Ao final do vídeo, Mabel tentou adotar um tom conciliador, destacando que a gestão municipal e o governo estadual vão oferecer oportunidades de trabalho e capacitação para reeducandos. “Quem quiser trabalhar terá toda oportunidade. A Prefeitura e o Estado vão abrir caminhos e oferecer suporte para que essas pessoas possam se reintegrar de forma digna à sociedade.”
Contexto legal e repercussão institucional
Especialistas consultados pelo portal 5 Pontos News afirmam que a fala de Mabel ignora a estrutura legal da execução penal brasileira. De acordo com juristas, a remição de pena por trabalho ou estudo e o uso de tornozeleira eletrônica são medidas de natureza judicial, fiscalizadas pela Polícia Penal e supervisionadas pelo Poder Judiciário.

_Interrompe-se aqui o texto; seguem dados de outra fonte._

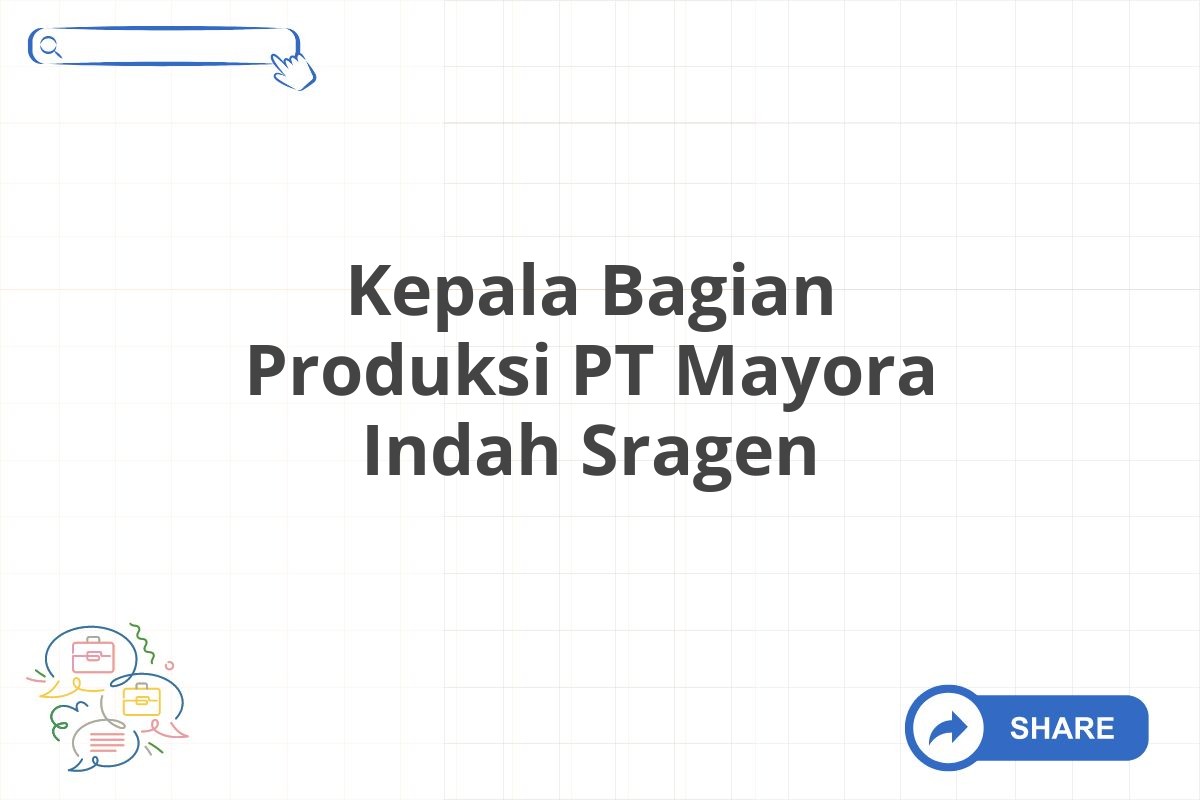 Kepala Bagian Produksi PT Mayora Indah Sragen

SHARE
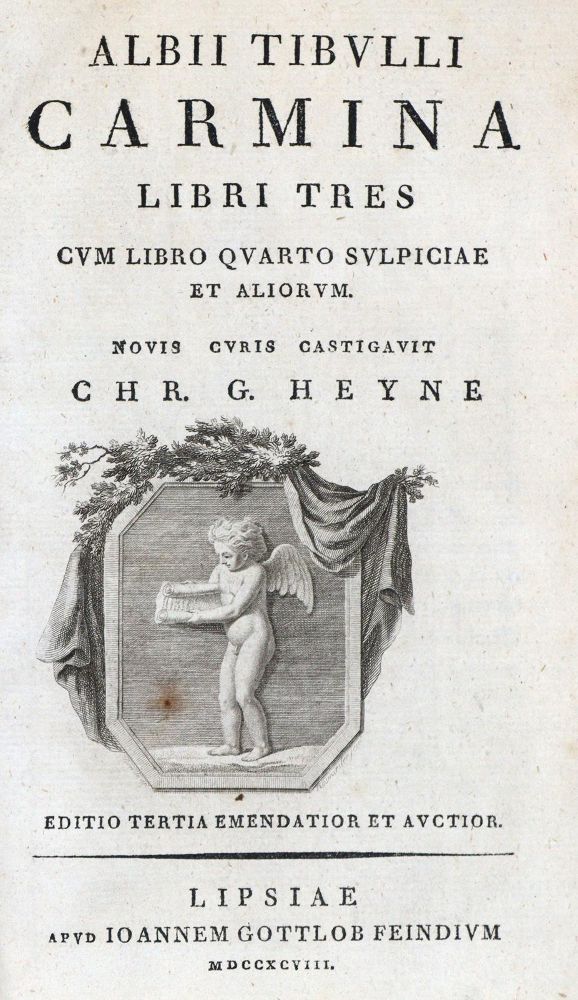 ALBII TIBVLLI
CARMINA
LIBRI TRES
CVM LIBRO QVARTO SVLPICIAE
ET ALIORVM.

NOVIS CVRIS CASTIGAVIT
CHR. G. HEYNE

EDITIO TERTIA EMENDATIOR ET AVCTIOR.

LIPSIAE
APVD IOANNEM GOTTLOB FEINDIVM
MDCCXCVIII.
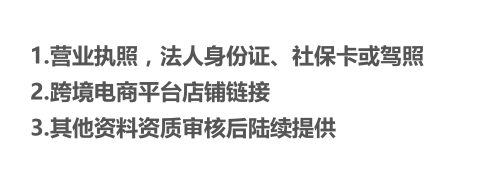 1.营业执照，法人身份证、社保卡或驾照
2.跨境电商平台店铺链接
3.其他资料资质审核后陆续提供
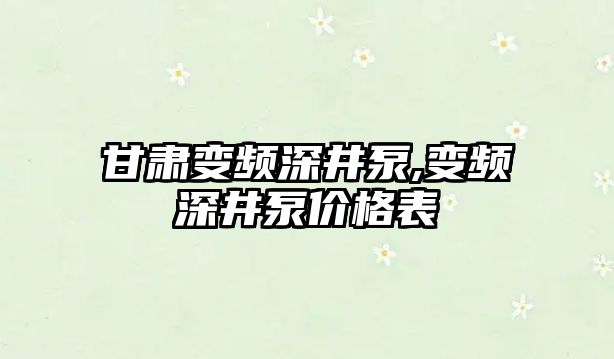 甘肃变频深井泵,变频深井泵价格表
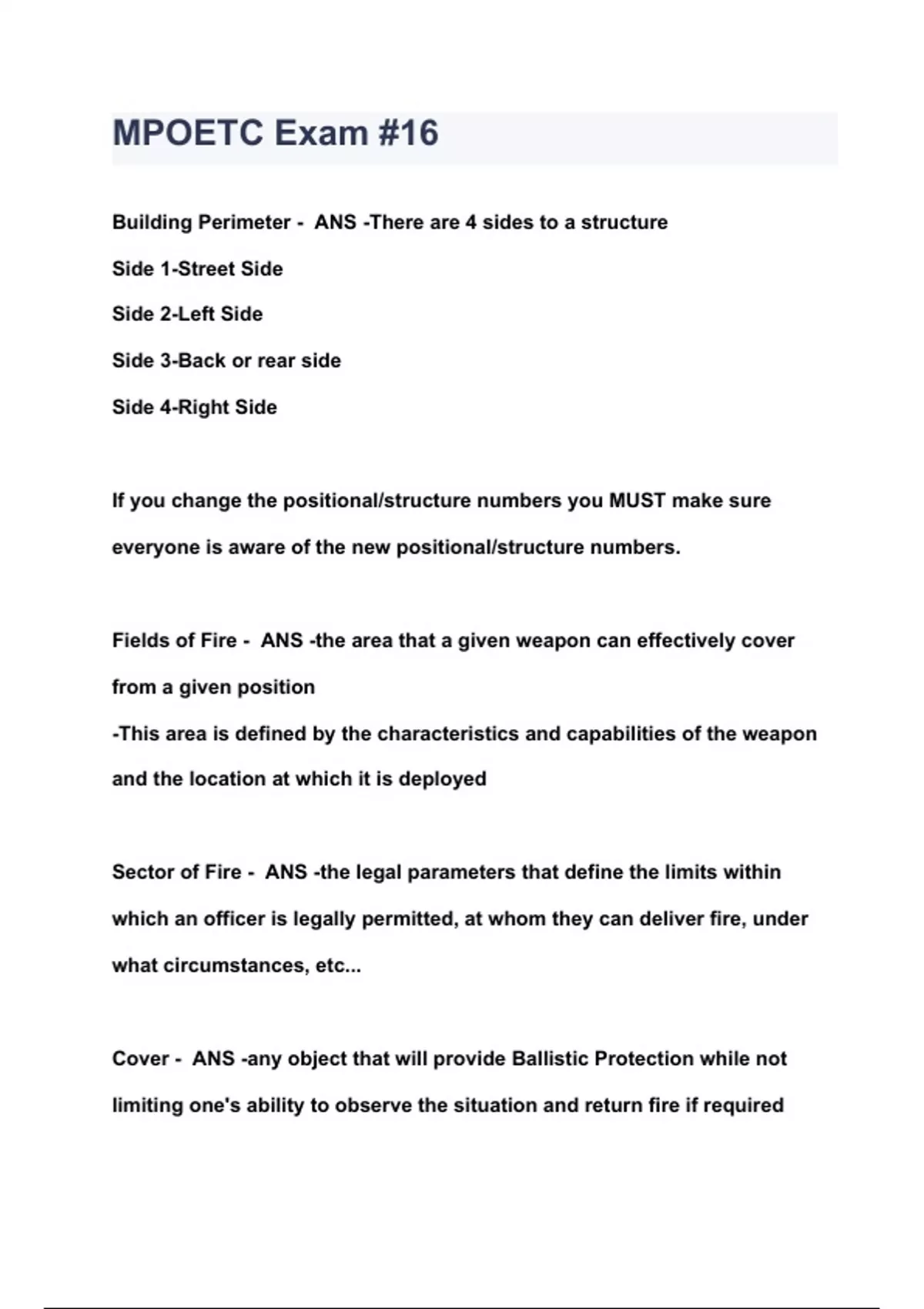 MPOETC Exam #16

Building Perimeter - ANS -There are 4 sides to a structure

Side 1-Street Side

Side 2-Left Side

Side 3-Back or rear side

Side 4-Right Side

If you change the positional/structure numbers you MUST make sure everyone is aware of the new positional/structure numbers.

Fields of Fire - ANS -the area that a given weapon can effectively cover from a given position
-This area is defined by the characteristics and capabilities of the weapon and the location at which it is deployed

Sector of Fire - ANS -the legal parameters that define the limits within which an officer is legally permitted, at whom they can deliver fire, under what circumstances, etc...

Cover - ANS -any object that will provide Ballistic Protection while not limiting one's ability to observe the situation and return fire if required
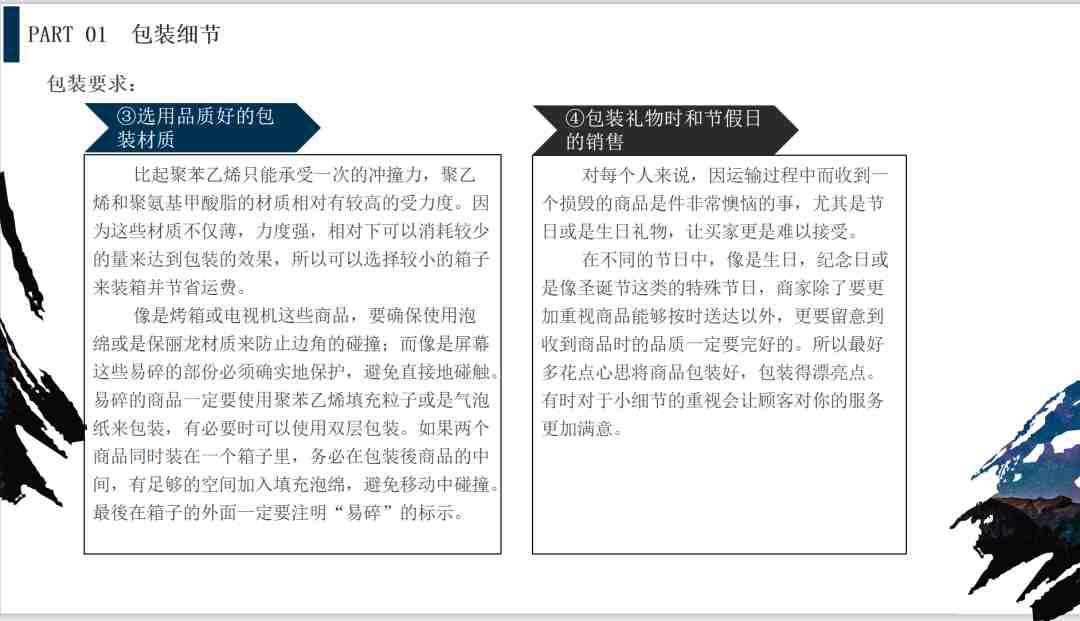 PART 01 包装细节

包装要求：

③选用品质好的包装材质

比起聚苯乙烯只能承受一次的冲撞力，聚乙烯和聚氨基甲酸脂的材质相对有较高的受力度。因为这些材质不仅薄，力度强，相对下可以消耗较少的量来达到包装的效果，所以可以选择较小的箱子来装箱并节省运费。

像是烤箱或电视机这些商品，要确保使用泡绵或是保丽龙材质来防止边角的碰撞；而像是屏幕这些易碎的部份必须确实地保护，避免直接地碰触。易碎的商品一定要使用聚苯乙烯填充粒子或是气泡纸来包装，有必要时可以使用双层包装。如果两个商品同时装在一个箱子里，务必在包装後商品的中间，有足够的空间加入填充泡绵，避免移动中碰撞。最後在箱子的外面一定要注明“易碎”的标示。

④包装礼物时和节假日的销售

对每个人来说，因运输过程中而收到一个损毁的商品是件非常懊恼的事，尤其是节日或是生日礼物，让买家更是难以接受。

在不同的节日中，像是生日，纪念日或是像圣诞节这类的特殊节日，商家除了要更加重视商品能够按时送达以外，更要留意到收到商品时的品质一定要完好的。所以最好多花点心思将商品包装好，包装得漂亮点。有时对于小细节的重视会让顾客对你的服务更加满意。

A posição da OAB-GO reforça o entendimento de que nenhuma autoridade municipal possui competência para determinar o recolhimento de monitorados, sob pena de violação à Constituição e às garantias fundamentais.
O episódio reacende o debate sobre segurança pública, ressocialização e políticas de reintegração social, em um momento em que Goiânia e outras capitais buscam equilibrar combate à criminalidade e respeito aos direitos humanos.